CORVALLIS - The Oregon Nanoscience and Microtechnologies Institute has a new $100,000 grant from the U.S. Economic Development Administration to help create a system that will more efficiently move its inventions out of the laboratory and into Oregon products, companies and jobs. This initiative should help fast-track technology transfer and get the most possible value out of ONAMI, a high-tech collaboration of three Oregon universities that state officials hope will help boost the region's economic growth.

"Our universities have made some progress in recent years with good technology transfer programs that help with things like intellectual property and licensing," said Richard Billo, professor and head of the Department of Industrial and Manufacturing Engineering at Oregon State University. "But some of the products we believe will emerge from ONAMI may require entirely new companies or major initiatives within existing companies."

"Traditionally, that has always been one of the shortfalls in university-based research, getting things out of the lab and turning them into marketable products," he said. "Our researchers are extremely talented, but not very experienced in creating new companies.

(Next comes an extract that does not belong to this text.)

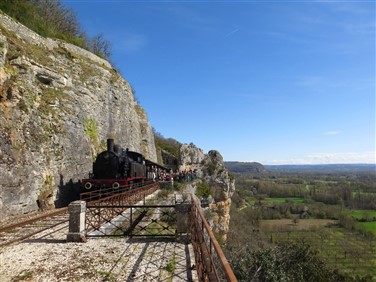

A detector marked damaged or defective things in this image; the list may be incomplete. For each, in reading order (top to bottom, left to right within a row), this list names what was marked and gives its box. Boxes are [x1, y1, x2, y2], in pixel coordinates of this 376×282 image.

So we're going to address that concern with a very coordinated plan that will get us from where we are today to the ultimate goal, which is family-wage jobs for Oregonians."

ONAMI, the state's first signature research center, is a collaboration of OSU, Portland State University, the University of Oregon, the Pacific Northwest National Laboratory, the state of Oregon and the Pacific Northwest business community. Temporarily headquartered in a building on Hewlett-Packard's Corvallis campus, ONAMI focuses its research efforts on a variety of new technologies at the extraordinarily small nano- and micro-scale. In the past year, ONAMI has gained national attention and attracted $22 million in federal grants for its broad range of research, officials say, and some products are nearing the stage where they can be commercially developed. A portable dialysis technology is fairly close to the market, Billo said, and a major program to create lightweight, portable refrigeration technologies is evolving quickly.

"A common thread among all the technology that ONAMI research creates is that these are very innovative products, which will take a skilled workforce to produce," Billo said. "The Oregon labor force has exactly those capabilities. If we manage it right, that's why we believe there is so much potential here to create new businesses and jobs that will stay in Oregon, pay high wages and continue to take advantage of the innovations emerging from our universities."

An unusual collaboration of academia, state and federal agencies, private industry and strong political leadership has made ONAMI possible, Billo said. The new initiative to bring together economic development experts with university scientists is another step in that process, he said.